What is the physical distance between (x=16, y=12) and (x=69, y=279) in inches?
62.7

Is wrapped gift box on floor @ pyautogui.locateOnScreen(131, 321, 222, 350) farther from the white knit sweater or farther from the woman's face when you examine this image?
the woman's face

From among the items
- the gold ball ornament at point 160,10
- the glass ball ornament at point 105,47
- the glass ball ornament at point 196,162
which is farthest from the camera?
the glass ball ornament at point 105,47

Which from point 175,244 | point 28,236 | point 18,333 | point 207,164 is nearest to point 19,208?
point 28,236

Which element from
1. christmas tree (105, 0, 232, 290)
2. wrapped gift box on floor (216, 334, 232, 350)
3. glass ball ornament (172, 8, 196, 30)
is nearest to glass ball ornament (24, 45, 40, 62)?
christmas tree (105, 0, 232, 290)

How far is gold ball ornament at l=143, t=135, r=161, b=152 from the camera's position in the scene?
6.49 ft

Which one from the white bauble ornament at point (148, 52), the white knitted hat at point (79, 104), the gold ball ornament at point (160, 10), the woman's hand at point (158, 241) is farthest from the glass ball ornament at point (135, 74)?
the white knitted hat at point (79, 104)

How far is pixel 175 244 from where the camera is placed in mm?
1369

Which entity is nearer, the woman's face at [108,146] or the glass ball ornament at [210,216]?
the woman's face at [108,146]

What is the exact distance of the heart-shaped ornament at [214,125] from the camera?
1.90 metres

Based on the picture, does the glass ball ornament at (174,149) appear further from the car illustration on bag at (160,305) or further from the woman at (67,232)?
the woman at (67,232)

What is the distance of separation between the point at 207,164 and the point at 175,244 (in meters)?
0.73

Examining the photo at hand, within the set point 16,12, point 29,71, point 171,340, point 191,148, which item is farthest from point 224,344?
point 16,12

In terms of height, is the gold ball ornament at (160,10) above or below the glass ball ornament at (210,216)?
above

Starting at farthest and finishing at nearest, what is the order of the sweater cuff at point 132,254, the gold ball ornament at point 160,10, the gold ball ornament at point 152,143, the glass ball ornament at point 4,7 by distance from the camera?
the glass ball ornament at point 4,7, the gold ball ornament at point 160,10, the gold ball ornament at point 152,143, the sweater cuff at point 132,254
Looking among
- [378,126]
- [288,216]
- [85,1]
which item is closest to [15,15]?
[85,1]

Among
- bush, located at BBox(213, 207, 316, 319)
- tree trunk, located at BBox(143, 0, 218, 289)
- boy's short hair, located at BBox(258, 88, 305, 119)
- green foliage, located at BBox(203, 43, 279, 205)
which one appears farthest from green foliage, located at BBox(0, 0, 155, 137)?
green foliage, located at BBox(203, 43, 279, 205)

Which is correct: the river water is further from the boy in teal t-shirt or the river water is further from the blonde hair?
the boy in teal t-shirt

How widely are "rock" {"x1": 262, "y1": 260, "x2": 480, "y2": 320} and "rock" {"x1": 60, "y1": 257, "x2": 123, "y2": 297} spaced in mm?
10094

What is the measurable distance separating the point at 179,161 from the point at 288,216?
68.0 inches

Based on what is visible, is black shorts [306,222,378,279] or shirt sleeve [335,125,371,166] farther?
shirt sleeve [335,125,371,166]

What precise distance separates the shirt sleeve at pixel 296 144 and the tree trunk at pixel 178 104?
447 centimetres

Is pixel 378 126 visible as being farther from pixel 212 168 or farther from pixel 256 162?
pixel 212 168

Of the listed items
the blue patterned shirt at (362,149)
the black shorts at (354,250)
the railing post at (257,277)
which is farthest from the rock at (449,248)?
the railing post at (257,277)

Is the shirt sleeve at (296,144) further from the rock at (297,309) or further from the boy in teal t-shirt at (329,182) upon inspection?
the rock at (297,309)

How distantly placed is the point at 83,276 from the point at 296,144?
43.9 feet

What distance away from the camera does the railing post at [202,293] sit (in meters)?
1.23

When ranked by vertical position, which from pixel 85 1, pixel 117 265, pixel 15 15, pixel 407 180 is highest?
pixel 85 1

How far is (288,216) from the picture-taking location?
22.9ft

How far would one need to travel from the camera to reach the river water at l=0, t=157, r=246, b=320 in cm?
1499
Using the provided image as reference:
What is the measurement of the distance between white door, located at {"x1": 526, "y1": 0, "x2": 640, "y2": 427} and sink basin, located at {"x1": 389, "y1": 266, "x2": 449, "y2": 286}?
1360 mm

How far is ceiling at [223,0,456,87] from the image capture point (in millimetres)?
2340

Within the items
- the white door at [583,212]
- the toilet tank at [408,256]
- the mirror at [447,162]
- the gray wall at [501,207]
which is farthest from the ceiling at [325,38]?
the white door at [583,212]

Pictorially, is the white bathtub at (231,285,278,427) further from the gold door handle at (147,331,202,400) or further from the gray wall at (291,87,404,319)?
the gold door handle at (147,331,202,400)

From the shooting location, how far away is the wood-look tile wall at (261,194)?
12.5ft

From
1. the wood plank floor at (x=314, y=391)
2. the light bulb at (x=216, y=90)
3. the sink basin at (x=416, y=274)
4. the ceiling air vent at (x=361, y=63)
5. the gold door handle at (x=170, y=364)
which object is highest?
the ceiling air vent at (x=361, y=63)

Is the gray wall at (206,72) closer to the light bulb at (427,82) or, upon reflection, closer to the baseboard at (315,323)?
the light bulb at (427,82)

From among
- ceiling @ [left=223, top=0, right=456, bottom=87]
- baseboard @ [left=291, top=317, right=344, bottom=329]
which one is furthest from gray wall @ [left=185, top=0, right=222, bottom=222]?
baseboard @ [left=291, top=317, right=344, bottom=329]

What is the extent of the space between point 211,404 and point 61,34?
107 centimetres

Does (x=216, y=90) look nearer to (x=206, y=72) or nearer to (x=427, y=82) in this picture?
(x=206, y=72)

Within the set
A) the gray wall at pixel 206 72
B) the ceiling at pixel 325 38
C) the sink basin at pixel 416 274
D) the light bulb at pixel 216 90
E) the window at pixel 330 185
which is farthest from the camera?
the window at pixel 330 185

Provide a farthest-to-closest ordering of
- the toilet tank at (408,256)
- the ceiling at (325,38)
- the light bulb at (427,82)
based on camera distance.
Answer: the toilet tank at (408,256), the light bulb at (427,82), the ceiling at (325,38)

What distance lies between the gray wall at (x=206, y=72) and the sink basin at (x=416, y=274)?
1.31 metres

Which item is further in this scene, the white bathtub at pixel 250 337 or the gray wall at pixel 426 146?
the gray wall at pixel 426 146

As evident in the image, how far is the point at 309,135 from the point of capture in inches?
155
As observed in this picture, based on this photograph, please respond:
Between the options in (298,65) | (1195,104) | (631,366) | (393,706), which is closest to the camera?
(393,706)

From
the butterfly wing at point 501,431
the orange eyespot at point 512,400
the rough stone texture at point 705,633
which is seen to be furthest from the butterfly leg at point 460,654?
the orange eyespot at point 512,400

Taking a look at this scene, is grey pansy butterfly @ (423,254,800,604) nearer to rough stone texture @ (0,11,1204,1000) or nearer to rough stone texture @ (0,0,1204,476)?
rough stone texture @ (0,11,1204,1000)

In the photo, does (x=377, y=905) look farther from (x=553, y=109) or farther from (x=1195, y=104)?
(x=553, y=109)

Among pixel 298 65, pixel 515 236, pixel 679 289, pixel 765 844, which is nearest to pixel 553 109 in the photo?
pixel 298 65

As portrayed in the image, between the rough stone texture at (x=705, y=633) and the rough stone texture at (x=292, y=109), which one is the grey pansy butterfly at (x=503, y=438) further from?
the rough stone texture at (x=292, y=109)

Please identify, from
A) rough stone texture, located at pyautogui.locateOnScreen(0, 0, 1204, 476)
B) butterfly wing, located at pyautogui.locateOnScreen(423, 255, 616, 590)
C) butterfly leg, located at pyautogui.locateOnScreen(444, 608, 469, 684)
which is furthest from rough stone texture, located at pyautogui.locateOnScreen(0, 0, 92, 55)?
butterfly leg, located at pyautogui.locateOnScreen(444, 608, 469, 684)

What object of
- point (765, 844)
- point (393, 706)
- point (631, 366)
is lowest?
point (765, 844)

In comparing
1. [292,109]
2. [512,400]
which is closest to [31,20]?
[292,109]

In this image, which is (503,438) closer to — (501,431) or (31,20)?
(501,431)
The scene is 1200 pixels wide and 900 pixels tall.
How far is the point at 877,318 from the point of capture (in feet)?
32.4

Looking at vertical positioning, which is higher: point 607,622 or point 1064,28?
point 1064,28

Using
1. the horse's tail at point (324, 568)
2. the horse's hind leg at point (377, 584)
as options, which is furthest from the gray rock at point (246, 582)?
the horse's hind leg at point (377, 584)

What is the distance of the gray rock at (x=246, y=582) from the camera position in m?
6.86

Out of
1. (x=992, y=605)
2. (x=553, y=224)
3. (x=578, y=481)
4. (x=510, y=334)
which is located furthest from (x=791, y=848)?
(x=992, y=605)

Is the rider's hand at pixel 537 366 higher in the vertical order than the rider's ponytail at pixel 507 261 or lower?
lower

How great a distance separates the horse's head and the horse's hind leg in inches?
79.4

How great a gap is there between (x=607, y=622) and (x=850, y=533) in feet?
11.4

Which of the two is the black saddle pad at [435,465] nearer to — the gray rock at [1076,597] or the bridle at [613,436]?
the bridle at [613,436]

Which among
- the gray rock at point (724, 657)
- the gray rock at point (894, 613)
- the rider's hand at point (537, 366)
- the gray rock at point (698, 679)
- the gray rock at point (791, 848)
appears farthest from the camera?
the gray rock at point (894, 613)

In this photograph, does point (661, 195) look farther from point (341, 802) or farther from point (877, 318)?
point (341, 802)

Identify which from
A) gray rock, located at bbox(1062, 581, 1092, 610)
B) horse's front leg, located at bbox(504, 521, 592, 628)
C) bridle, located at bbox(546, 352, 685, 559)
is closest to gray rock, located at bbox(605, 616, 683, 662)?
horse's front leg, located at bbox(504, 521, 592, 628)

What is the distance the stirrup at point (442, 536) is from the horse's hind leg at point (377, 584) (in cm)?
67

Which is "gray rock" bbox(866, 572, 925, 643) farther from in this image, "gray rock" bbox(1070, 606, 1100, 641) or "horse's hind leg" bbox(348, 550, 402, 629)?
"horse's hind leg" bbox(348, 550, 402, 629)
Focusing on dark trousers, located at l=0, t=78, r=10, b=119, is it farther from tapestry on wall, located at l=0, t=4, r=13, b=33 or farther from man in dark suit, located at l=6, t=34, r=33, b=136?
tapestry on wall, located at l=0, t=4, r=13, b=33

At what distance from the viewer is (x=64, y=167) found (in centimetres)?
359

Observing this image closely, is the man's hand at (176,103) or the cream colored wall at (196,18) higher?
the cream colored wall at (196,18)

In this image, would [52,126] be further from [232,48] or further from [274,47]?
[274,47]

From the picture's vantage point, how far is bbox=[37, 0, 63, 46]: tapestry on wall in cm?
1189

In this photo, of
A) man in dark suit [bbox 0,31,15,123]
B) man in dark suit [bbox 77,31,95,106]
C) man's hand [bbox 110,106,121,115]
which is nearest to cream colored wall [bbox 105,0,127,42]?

--- --- ---

#### What to do
Copy out, word for word, every line from the one containing "In this image, would" through the last line of the items.

#### Completed exercise
In this image, would [52,126] be further from [232,48] or further from [274,47]?
[274,47]

From the picture's vantage point, how far is bbox=[37, 0, 63, 46]: tapestry on wall in cm?
1189

In this photo, of
A) man in dark suit [bbox 0,31,15,123]
B) man in dark suit [bbox 77,31,95,106]
C) man's hand [bbox 110,106,121,115]
which is nearest to cream colored wall [bbox 105,0,127,42]?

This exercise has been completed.